LocalRecodingAlgorithm#
- class LocalRecodingAlgorithm(dataset: Dataset, k: int, group_anonymization: GroupAnonymization = <function GroupAnonymizationBuiltIn.SUMMARIZATION>)#
Bases:
AlgorithmAbstract class for local recoding-based k-anonymization algorithms.
- Parameters:
dataset (Dataset) – The Dataset object holding the original data and its metadata.

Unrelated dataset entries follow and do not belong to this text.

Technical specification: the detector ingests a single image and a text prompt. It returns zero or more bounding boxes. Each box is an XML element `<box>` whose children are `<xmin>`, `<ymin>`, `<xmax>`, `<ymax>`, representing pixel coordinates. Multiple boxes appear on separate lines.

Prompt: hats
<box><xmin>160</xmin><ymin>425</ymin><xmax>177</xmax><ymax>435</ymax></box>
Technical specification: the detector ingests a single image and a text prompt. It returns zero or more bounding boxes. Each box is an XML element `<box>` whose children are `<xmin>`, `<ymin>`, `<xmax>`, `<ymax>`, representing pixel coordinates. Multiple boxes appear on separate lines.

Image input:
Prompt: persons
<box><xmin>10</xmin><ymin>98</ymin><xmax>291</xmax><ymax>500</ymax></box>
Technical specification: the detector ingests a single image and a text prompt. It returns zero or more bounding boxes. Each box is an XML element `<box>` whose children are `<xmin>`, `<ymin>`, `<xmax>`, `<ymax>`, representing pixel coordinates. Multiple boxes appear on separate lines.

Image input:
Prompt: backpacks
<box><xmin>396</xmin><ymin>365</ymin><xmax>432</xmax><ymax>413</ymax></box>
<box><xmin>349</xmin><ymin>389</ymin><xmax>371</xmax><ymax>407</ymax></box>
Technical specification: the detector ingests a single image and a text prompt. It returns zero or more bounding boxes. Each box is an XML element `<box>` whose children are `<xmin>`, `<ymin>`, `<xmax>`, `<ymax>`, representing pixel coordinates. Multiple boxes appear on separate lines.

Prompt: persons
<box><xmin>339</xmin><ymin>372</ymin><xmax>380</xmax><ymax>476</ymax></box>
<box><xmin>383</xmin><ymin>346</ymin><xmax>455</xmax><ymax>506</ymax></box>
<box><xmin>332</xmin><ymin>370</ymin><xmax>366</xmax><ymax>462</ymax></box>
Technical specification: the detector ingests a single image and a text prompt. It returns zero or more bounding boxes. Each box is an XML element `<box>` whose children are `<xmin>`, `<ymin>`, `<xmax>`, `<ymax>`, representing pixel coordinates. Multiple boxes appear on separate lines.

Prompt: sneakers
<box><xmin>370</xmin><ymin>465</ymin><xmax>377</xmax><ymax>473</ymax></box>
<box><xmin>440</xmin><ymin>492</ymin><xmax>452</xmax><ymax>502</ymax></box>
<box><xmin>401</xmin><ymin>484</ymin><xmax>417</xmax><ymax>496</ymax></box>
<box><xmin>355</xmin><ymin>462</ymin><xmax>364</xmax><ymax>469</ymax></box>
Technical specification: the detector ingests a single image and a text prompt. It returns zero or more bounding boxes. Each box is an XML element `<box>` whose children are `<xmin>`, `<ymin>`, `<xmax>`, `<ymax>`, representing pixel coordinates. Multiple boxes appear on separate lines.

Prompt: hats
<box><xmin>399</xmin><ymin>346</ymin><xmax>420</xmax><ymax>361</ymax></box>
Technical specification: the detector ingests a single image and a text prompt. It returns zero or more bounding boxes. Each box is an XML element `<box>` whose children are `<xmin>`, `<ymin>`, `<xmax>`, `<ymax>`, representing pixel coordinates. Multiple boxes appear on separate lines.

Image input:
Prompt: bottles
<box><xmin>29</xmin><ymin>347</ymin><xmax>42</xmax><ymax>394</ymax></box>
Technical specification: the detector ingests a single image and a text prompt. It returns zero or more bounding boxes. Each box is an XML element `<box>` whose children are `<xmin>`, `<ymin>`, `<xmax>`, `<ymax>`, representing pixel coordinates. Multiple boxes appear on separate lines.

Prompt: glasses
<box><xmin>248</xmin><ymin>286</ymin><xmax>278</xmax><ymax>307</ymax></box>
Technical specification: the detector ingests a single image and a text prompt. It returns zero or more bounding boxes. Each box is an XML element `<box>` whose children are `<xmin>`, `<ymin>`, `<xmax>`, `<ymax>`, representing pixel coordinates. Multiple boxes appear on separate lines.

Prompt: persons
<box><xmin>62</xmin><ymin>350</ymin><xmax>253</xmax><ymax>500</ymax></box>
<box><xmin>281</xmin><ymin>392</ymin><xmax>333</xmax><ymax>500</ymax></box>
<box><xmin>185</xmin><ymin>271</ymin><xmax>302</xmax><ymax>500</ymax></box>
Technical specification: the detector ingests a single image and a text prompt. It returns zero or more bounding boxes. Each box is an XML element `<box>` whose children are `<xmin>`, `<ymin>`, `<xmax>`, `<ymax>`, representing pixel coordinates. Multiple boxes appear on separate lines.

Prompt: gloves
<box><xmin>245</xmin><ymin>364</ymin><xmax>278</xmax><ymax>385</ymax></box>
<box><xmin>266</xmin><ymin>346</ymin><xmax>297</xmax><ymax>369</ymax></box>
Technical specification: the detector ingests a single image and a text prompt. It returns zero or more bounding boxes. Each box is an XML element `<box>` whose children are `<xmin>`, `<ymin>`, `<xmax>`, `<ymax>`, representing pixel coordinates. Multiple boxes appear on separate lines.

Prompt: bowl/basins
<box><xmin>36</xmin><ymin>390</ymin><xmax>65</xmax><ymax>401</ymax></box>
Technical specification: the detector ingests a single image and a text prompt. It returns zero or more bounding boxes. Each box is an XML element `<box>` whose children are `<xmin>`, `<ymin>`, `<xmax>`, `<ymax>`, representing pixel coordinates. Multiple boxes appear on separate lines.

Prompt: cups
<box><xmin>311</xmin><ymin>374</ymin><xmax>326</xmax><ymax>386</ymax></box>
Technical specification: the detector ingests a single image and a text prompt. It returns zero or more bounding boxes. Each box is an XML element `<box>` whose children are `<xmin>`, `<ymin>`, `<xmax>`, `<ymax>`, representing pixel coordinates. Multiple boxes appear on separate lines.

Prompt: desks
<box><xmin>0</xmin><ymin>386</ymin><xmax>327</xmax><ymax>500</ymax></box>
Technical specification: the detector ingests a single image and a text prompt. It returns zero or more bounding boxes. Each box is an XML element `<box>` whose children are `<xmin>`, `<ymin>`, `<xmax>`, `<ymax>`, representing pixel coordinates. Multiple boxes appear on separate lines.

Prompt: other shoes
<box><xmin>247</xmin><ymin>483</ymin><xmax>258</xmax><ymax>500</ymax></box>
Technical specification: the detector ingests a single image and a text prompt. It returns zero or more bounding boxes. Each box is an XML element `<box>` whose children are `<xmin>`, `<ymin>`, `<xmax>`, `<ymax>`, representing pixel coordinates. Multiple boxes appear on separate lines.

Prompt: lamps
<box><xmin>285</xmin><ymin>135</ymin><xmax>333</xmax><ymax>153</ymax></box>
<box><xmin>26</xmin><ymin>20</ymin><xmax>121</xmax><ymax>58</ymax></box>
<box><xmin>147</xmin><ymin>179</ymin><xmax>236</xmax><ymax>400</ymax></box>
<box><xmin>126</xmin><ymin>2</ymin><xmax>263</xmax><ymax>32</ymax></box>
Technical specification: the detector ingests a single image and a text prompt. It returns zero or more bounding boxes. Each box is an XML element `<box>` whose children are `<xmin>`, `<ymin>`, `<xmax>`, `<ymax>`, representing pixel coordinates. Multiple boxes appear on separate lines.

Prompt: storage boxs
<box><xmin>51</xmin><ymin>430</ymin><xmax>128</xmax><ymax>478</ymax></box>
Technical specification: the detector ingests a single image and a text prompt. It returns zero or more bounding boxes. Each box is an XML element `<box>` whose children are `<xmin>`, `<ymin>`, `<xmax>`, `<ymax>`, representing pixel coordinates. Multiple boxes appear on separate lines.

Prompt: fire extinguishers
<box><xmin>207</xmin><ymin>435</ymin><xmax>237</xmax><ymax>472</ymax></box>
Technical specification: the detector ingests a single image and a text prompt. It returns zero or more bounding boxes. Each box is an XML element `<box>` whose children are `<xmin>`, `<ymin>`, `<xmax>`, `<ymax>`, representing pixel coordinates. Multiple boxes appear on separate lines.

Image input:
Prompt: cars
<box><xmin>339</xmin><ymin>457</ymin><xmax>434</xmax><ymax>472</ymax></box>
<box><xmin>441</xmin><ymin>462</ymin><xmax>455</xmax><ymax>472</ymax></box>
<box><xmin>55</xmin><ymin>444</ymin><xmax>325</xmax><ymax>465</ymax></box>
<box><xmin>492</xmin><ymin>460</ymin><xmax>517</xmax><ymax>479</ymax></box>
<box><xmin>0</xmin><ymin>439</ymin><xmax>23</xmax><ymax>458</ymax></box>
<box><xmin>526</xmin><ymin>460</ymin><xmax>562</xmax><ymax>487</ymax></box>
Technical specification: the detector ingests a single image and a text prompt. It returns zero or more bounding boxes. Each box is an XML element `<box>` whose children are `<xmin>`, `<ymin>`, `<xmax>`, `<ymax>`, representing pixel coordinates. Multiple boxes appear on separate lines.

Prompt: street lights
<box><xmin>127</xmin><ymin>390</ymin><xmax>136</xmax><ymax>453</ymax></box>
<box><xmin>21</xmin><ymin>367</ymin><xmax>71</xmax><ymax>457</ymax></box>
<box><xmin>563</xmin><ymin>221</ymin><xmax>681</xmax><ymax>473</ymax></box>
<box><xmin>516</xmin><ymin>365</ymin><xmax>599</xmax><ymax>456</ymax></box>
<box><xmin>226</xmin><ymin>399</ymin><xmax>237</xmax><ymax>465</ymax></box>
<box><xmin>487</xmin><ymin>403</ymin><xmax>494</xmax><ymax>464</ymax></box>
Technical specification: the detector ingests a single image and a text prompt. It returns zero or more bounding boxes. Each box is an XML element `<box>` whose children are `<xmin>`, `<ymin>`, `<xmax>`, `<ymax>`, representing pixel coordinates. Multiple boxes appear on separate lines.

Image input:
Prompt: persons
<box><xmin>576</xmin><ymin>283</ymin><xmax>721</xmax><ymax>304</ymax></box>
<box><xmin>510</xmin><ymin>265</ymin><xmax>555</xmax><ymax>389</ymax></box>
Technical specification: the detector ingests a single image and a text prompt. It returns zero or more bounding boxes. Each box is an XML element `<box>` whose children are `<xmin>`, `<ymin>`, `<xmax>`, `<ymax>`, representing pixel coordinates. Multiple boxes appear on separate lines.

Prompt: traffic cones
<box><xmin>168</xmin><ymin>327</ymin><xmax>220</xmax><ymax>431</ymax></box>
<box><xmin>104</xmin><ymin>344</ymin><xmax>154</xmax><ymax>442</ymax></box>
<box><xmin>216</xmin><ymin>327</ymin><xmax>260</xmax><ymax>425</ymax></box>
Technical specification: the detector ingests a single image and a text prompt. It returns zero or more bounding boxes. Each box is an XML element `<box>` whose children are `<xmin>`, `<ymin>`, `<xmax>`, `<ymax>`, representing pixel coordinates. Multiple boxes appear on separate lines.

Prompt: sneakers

k (int) – The privacy parameter ‘k’.
group_anonymization (GroupAnonymization) – The method to anonymize the resulting groups after applying local recoding. It is possible to use an example method in GroupAnonymizationBuiltIn, or create a custom method custom_group_anonymization(group: list, props: Any) -> list. Default: GroupAnonymizationBuiltIn.SUMMARIZATION
- Variables:
[...] (attributes inherited from
Algorithm)group_anonymization (GroupAnonymization) – Group anonymization method.
groups (list | None) – List of groups of original records after applying local recoding (before applying the group anonymization method)
max_ranges (list[int | None]) – Maximum range (or unique count) for each QID attribute.
Methods
Execute the local recoding anonymization workflow.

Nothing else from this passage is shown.